— start DATA FOR THIS EXERCISE —
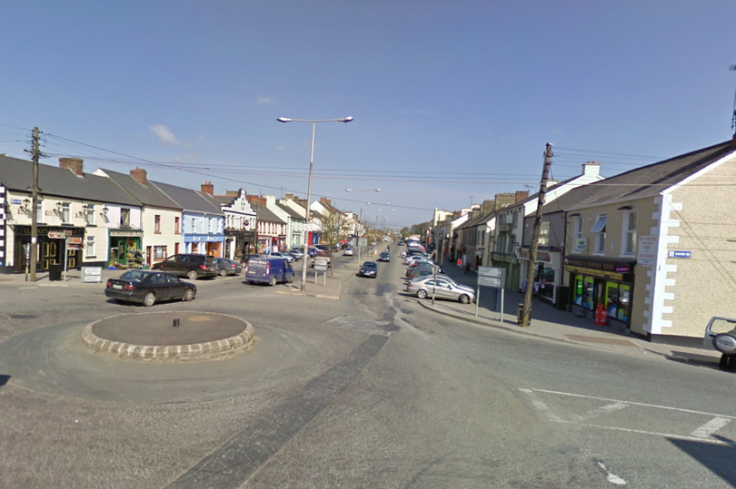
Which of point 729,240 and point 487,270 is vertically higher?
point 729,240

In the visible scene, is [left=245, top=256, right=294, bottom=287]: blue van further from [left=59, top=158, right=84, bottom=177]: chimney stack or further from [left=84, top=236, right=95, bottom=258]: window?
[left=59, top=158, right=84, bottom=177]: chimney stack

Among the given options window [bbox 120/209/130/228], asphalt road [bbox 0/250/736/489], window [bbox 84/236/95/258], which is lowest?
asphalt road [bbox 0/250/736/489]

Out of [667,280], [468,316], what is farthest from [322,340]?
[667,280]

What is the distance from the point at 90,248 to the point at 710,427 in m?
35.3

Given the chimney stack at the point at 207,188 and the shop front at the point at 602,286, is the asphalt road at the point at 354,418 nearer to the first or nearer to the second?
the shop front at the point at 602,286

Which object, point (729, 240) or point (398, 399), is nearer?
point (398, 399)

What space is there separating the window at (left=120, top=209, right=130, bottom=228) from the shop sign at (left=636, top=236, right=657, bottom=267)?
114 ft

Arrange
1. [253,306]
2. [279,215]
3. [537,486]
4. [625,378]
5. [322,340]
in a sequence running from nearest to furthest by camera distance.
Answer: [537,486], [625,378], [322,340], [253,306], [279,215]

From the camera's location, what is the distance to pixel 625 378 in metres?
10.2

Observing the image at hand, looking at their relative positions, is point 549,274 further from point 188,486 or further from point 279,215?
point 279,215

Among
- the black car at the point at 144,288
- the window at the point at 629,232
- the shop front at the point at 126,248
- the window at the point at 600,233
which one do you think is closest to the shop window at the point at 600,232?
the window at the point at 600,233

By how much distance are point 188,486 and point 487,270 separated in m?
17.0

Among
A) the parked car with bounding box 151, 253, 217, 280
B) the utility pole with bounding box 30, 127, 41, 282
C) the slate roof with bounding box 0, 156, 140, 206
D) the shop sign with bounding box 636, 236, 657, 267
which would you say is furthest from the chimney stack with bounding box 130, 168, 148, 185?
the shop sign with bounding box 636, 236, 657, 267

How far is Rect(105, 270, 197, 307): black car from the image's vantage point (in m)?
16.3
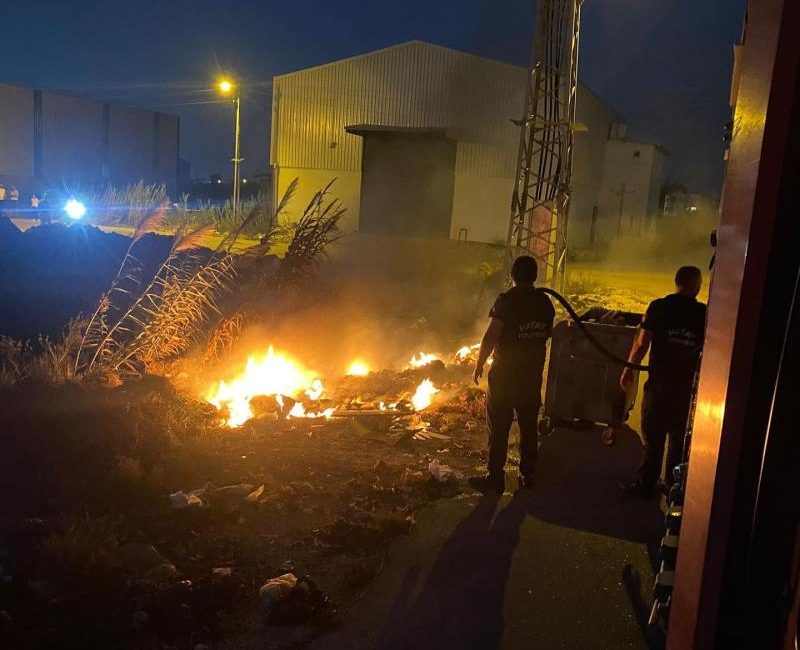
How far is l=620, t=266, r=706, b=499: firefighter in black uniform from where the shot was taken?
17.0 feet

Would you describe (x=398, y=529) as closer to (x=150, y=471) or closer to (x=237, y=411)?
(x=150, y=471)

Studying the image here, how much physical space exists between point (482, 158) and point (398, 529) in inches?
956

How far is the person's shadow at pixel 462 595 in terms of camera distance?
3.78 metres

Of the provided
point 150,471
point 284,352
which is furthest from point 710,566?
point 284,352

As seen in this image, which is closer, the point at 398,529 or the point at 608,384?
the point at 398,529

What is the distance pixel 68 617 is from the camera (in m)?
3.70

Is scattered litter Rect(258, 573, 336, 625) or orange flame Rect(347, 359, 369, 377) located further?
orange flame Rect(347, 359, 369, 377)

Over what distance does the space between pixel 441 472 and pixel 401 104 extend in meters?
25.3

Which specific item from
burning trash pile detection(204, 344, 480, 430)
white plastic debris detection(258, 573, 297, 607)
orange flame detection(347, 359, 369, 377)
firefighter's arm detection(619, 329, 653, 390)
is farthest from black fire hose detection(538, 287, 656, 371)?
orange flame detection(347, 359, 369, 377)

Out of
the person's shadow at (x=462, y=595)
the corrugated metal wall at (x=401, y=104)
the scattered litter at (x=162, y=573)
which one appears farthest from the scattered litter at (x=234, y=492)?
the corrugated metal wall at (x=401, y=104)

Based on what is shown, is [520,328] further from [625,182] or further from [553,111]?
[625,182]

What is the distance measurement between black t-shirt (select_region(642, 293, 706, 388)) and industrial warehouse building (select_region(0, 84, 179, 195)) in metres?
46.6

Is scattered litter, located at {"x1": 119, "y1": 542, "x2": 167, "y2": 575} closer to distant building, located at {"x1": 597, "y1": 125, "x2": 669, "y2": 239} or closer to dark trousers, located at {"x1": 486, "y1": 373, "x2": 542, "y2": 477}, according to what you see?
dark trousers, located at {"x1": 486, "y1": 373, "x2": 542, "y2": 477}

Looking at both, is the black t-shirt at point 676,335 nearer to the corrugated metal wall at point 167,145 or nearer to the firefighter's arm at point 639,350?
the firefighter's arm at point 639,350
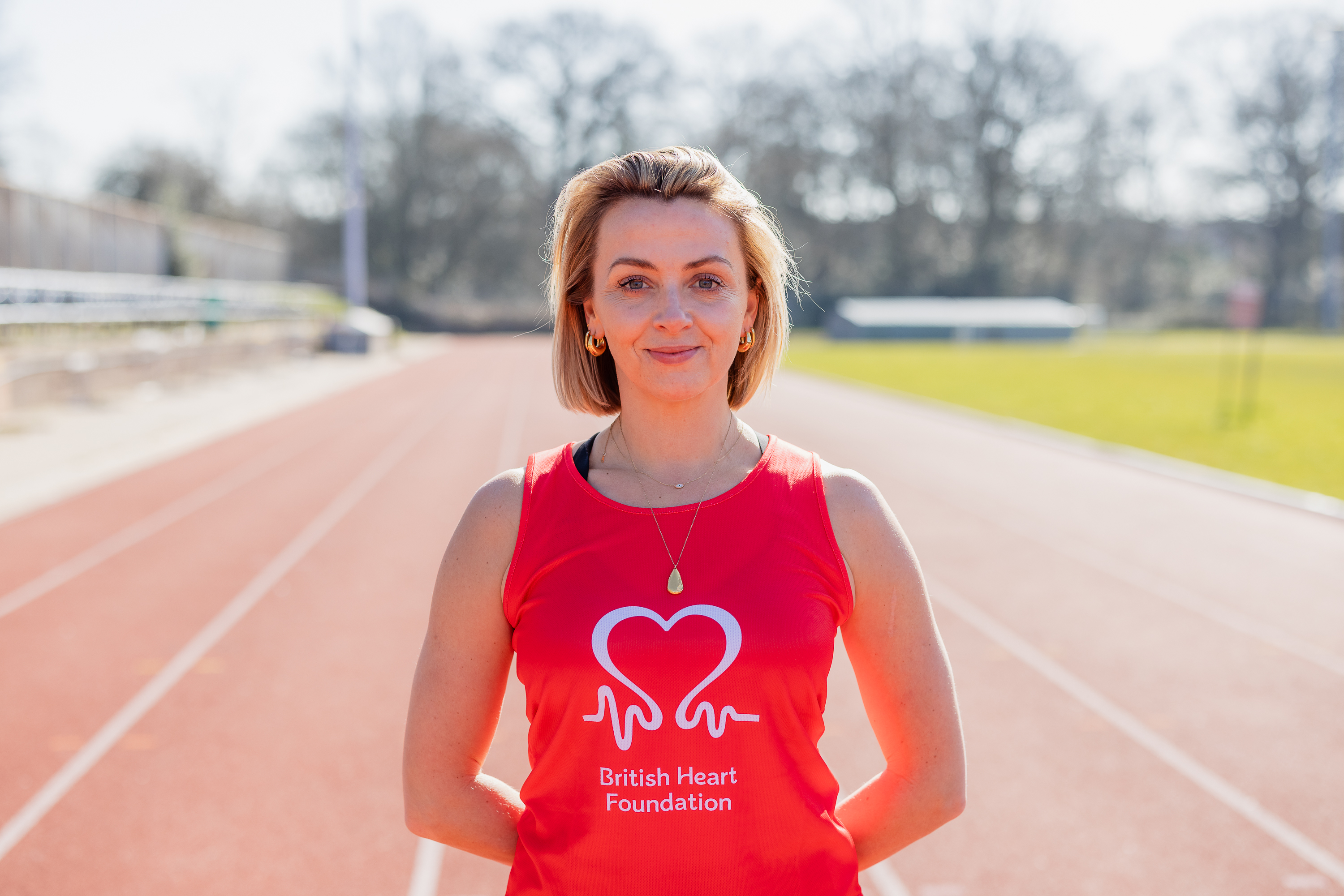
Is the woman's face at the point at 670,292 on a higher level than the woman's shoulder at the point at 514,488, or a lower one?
— end DATA FOR THIS EXERCISE —
### WORK TO BE COMPLETED
Write out these lines word for word, leaving out the pictures.

### TASK SOLUTION
Which of point 729,240 and point 487,270 is vertically higher?
point 729,240

In the visible scene, is [left=245, top=256, right=294, bottom=287]: blue van further from [left=59, top=158, right=84, bottom=177]: chimney stack or further from [left=84, top=236, right=95, bottom=258]: window?
[left=59, top=158, right=84, bottom=177]: chimney stack

Among the given options window [bbox 120/209/130/228], asphalt road [bbox 0/250/736/489], window [bbox 84/236/95/258], which is lowest?
asphalt road [bbox 0/250/736/489]

Out of [667,280], [468,316], what is farthest from [322,340]?
[667,280]

What is the distance from the point at 90,248 to the point at 710,427 in m?
35.3

Given the chimney stack at the point at 207,188 and the shop front at the point at 602,286, is the asphalt road at the point at 354,418 nearer to the first or nearer to the second?
the shop front at the point at 602,286

Which object, point (729, 240) or point (398, 399), is nearer?
point (398, 399)

What space is there separating the window at (left=120, top=209, right=130, bottom=228) from the shop sign at (left=636, top=236, right=657, bottom=267)?
114 ft

Arrange
1. [253,306]
2. [279,215]
3. [537,486]
4. [625,378]
5. [322,340]
in a sequence running from nearest to furthest by camera distance.
Answer: [537,486], [625,378], [322,340], [253,306], [279,215]

From the camera's location, what is the distance to pixel 625 378 in metres?
10.2

Observing the image at hand, looking at their relative positions, is point 549,274 further from point 188,486 or further from point 279,215?
point 279,215

Among
- the black car at the point at 144,288
- the window at the point at 629,232
- the shop front at the point at 126,248
- the window at the point at 600,233
which one do you think is closest to the shop window at the point at 600,232?
the window at the point at 600,233

By how much distance are point 188,486 and point 487,270 separated in m?
17.0

Among
A) the parked car with bounding box 151, 253, 217, 280
B) the utility pole with bounding box 30, 127, 41, 282
C) the slate roof with bounding box 0, 156, 140, 206
D) the shop sign with bounding box 636, 236, 657, 267
which would you say is furthest from the chimney stack with bounding box 130, 168, 148, 185?
the shop sign with bounding box 636, 236, 657, 267

How far is Rect(105, 270, 197, 307): black car from the image's vantage point (in m)?
16.3
How far is l=620, t=266, r=706, b=499: firefighter in black uniform from where the shot was taken?
17.0 feet

Would you describe (x=398, y=529) as closer to (x=150, y=471) or closer to (x=237, y=411)?
(x=150, y=471)

Studying the image here, how much physical space exists between point (482, 158) and point (398, 529) in inches?
956

How far is the person's shadow at pixel 462 595 in terms of camera distance?
3.78 metres

Of the provided
point 150,471
point 284,352
which is furthest from point 710,566?
point 284,352

As seen in this image, which is closer, the point at 398,529 or the point at 608,384?
the point at 398,529

What is the distance pixel 68 617 is from the camera (in m)?
3.70

Is scattered litter Rect(258, 573, 336, 625) or orange flame Rect(347, 359, 369, 377) located further?
orange flame Rect(347, 359, 369, 377)

Over what distance does the space between pixel 441 472 and pixel 401 104 extend in meters?
25.3

Which specific item from
burning trash pile detection(204, 344, 480, 430)
white plastic debris detection(258, 573, 297, 607)
orange flame detection(347, 359, 369, 377)
firefighter's arm detection(619, 329, 653, 390)
is farthest from black fire hose detection(538, 287, 656, 371)?
orange flame detection(347, 359, 369, 377)

Out of
the person's shadow at (x=462, y=595)
the corrugated metal wall at (x=401, y=104)
the scattered litter at (x=162, y=573)
which one appears farthest from the scattered litter at (x=234, y=492)?
the corrugated metal wall at (x=401, y=104)

Based on what is shown, is [520,328] further from [625,182] or further from [553,111]?
[625,182]

What is the distance measurement between black t-shirt (select_region(642, 293, 706, 388)) and industrial warehouse building (select_region(0, 84, 179, 195)) in metres?
46.6

Is scattered litter, located at {"x1": 119, "y1": 542, "x2": 167, "y2": 575} closer to distant building, located at {"x1": 597, "y1": 125, "x2": 669, "y2": 239} or closer to dark trousers, located at {"x1": 486, "y1": 373, "x2": 542, "y2": 477}, according to what you see?
dark trousers, located at {"x1": 486, "y1": 373, "x2": 542, "y2": 477}

Looking at both, is the black t-shirt at point 676,335 nearer to the corrugated metal wall at point 167,145 or nearer to the firefighter's arm at point 639,350?
the firefighter's arm at point 639,350
Is the woman's face at the point at 670,292 on a higher level than the woman's shoulder at the point at 514,488, or a lower one?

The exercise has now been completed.